▶ **AIM OF THE TASK**
Beginning with the line containing "View of sunrise" and going on through the line containing "Homemade breakfast of", the lines below are to be returned exactly, pictures excluded and nothing added.

▶ **SUPPLIED INFORMATION**
::::::::::
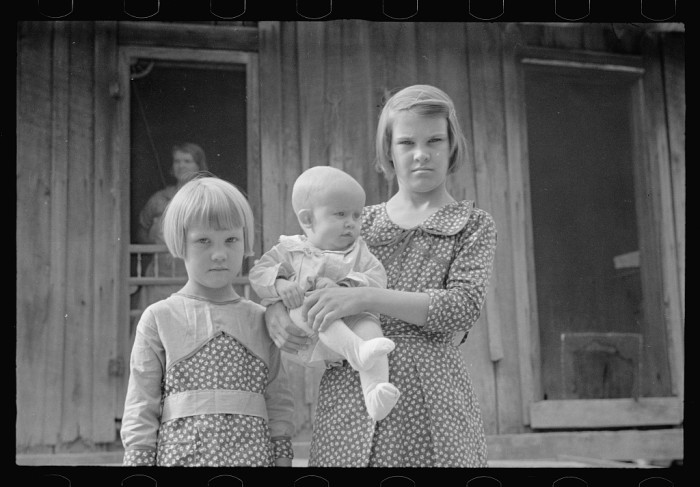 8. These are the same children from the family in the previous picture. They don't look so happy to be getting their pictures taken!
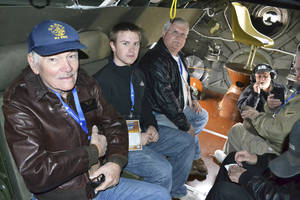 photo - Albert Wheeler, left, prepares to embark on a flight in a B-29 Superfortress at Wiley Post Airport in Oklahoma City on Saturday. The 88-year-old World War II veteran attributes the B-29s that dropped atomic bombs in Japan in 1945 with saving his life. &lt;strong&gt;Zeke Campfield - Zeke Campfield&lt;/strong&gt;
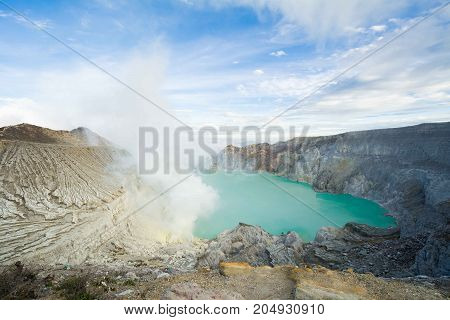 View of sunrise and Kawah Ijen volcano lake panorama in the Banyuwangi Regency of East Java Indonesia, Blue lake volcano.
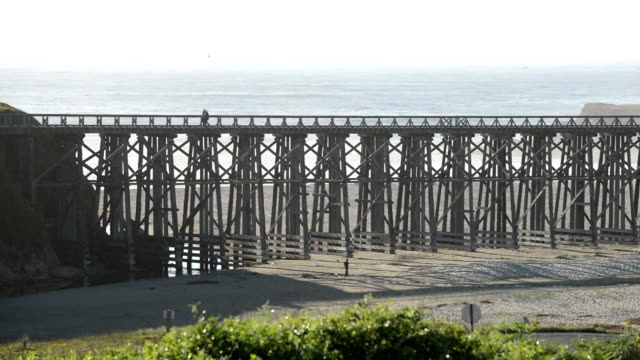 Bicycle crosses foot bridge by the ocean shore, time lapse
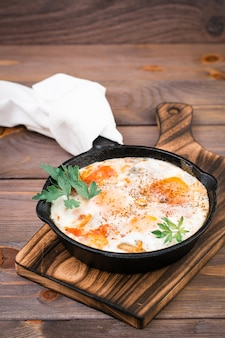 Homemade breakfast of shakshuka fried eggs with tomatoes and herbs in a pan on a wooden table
::::::::::
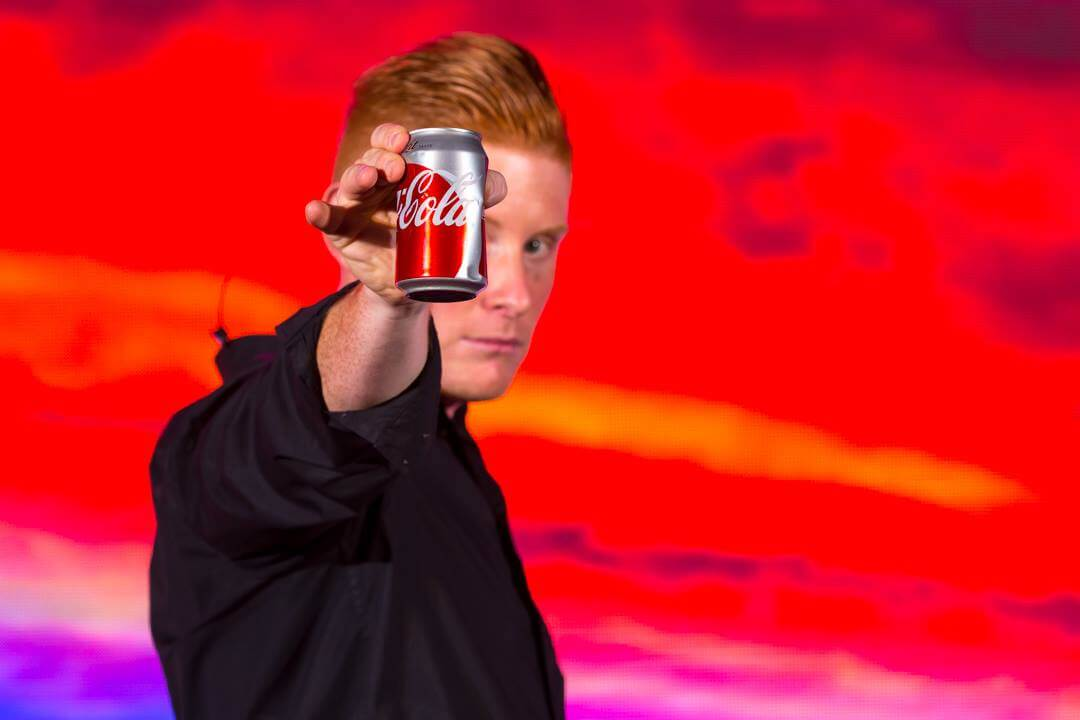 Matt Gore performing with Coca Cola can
::::::::::
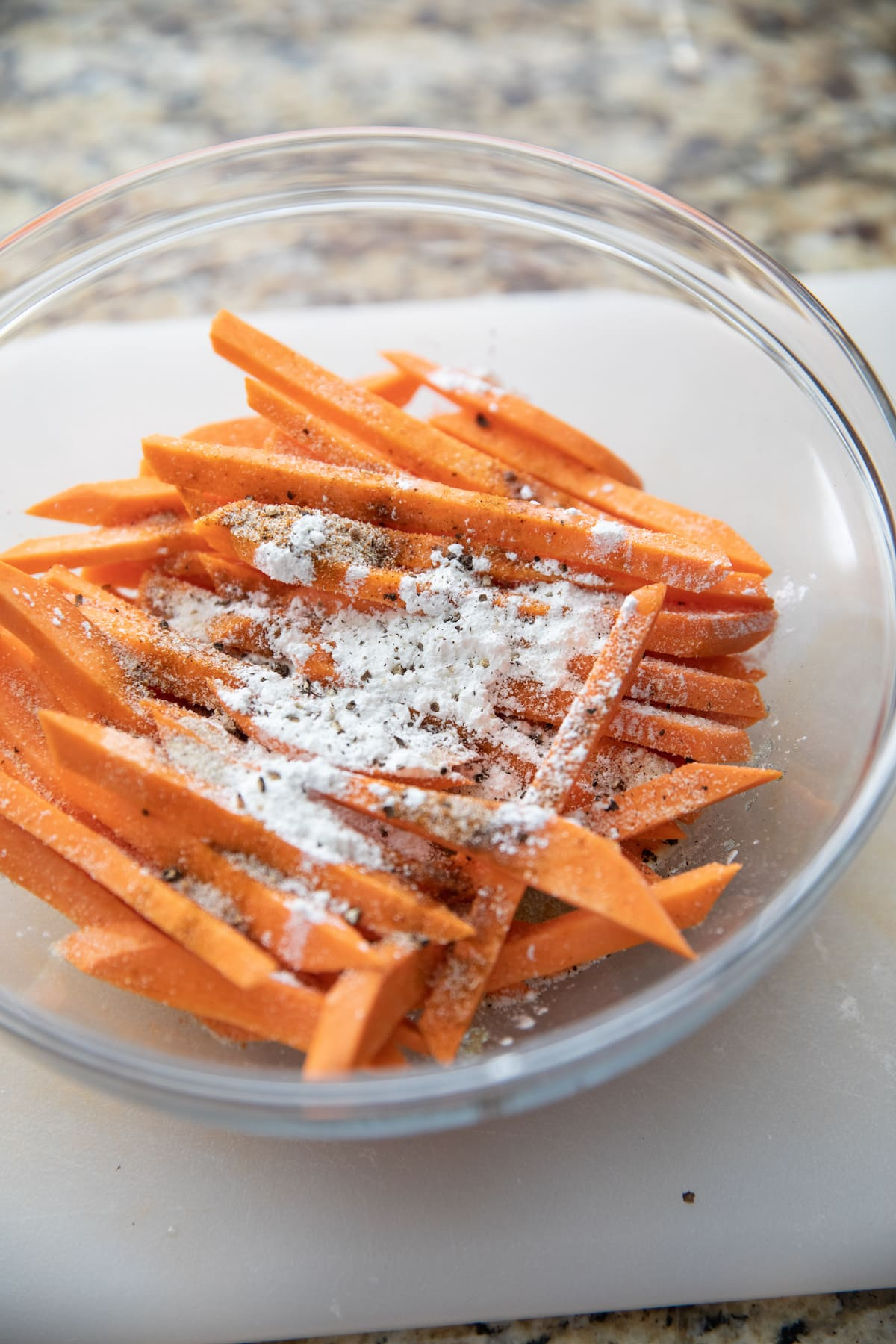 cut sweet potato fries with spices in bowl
::::::::::
▶ **WRITTEN RESPONSE**
 View of sunrise and Kawah Ijen volcano lake panorama in the Banyuwangi Regency of East Java Indonesia, Blue lake volcano.
 Bicycle crosses foot bridge by the ocean shore, time lapse
 Homemade breakfast of shakshuka fried eggs with tomatoes and herbs in a pan on a wooden table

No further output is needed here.